12 juin 2011 : une victoire de dingue

Jenson Button remporte un Grand Prix de Formule 1 du Canada complètement fou en 2011, à Montréal, au volant de sa McLaren.
La victoire de Jenson Button en 2011 au Canada, sûrement la plus belle de la dernière décennie (©Peter J Fox Photography)

Dans l’une des courses les plus spectaculaires de l’histoire de la F1, le Grand Prix du Canada 2011 se déroule dans des conditions météorologiques dantesques. La course est lancée après quatre tours sous la voiture de sécurité. Sebastian Vettel conserve la tête devant Fernando Alonso et Felipe Massa. Derrière, les deux McLaren s’accrochent, Jenson Button envoie son coéquipier contre le mur, provocant l’abandon de Lewis Hamilton. Le champion du monde 2009 est ensuite pénalisé pour avoir roulé trop vite sous la voiture de sécurité et doit passer par les stands pour effectuer un drive trough.
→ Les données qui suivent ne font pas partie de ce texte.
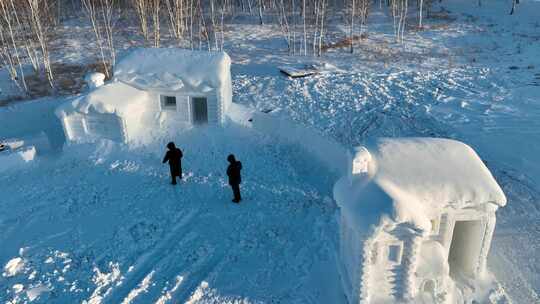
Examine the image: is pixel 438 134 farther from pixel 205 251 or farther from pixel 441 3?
pixel 441 3

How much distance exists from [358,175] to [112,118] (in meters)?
10.5

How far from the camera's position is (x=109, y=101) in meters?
15.1

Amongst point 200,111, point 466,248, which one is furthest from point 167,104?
point 466,248

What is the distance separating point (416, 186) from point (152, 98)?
37.7ft

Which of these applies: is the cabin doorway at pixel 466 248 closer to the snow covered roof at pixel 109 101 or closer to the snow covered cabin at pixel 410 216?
the snow covered cabin at pixel 410 216

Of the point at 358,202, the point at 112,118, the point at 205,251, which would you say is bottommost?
the point at 205,251

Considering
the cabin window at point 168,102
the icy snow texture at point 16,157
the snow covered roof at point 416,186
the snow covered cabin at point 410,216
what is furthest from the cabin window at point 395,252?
the icy snow texture at point 16,157

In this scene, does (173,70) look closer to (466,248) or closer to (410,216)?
(410,216)

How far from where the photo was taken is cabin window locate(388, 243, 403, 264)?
795cm

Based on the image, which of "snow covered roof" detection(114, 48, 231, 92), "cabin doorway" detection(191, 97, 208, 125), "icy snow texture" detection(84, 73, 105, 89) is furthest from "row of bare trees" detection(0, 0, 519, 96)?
"cabin doorway" detection(191, 97, 208, 125)

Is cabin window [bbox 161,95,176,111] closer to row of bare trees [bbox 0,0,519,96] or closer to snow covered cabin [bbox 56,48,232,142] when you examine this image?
snow covered cabin [bbox 56,48,232,142]

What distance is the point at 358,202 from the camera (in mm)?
7812

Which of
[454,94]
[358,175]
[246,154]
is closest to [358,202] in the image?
[358,175]

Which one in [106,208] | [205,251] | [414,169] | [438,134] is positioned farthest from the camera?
[438,134]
La piste est séchante et plusieurs pilotes prennent le pari de passer en intermédiaire. C’était sans compter sur une pluie diluvienne qui s’abat sur la piste, obligeant la course à s’interrompre avec un drapeau rouge. Lorsque l’épreuve reprend après deux longues heures de pause, Vettel est toujours en tête devant Kamui Kobayashi et Massa. Le timing des arrêts au stands est crucial sous une piste de nouveau séchante. À la sortie des stands, Alonso et Button s’accrochent et l’Espagnol est contraint à l’abandon, pendant que le Britannique effectue son cinquième passage aux pits. 

La bataille fait rage dans le peloton, et les pilotes doivent exploiter tout leur talent. Michael Schumacher, à l’aise dans ces conditions, remonte petit à petit et se retrouve deuxième en profitant de la lutte entre Massa et Kobayashi. Les pilotes sont désormais en pneus slicks, mais la moindre sortie de la trajectoire est une mise à l’épreuve, en témoigne le pilote Brésilien, victime d’une touchette contre le mur après une tentative de dépassement sur Jenson Button. Nick Heidfeld est à la lutte avec Kobayashi pour le podium, mais les deux hommes s’accrochent, provocant une nouvelle intervention du Safety Car. 

Les cartes sont alors redistribuées pour la fin de course. Vettel, qui a dominé tout le long, se voit menacé par un Button en pleine confiance sur le sec. Et dans l’ultime boucle, l’Allemand commet une erreur, dont le Britannique ne se prive pas. Sur la ligne, c’est lui qui s’impose après six arrêts aux stands et deux remontées spectaculaires, devant un Sebastian Vettel malheureux. Mark Webber complète le podium devant Schumacher, auteur d’une formidable course sous la pluie. Plusieurs pilotes peuvent nourrir des regrets dans cette manche qui a laissé bon nombres d’opportunités. À ce jour, cette course reste la course la plus longue de l’histoire de la F1.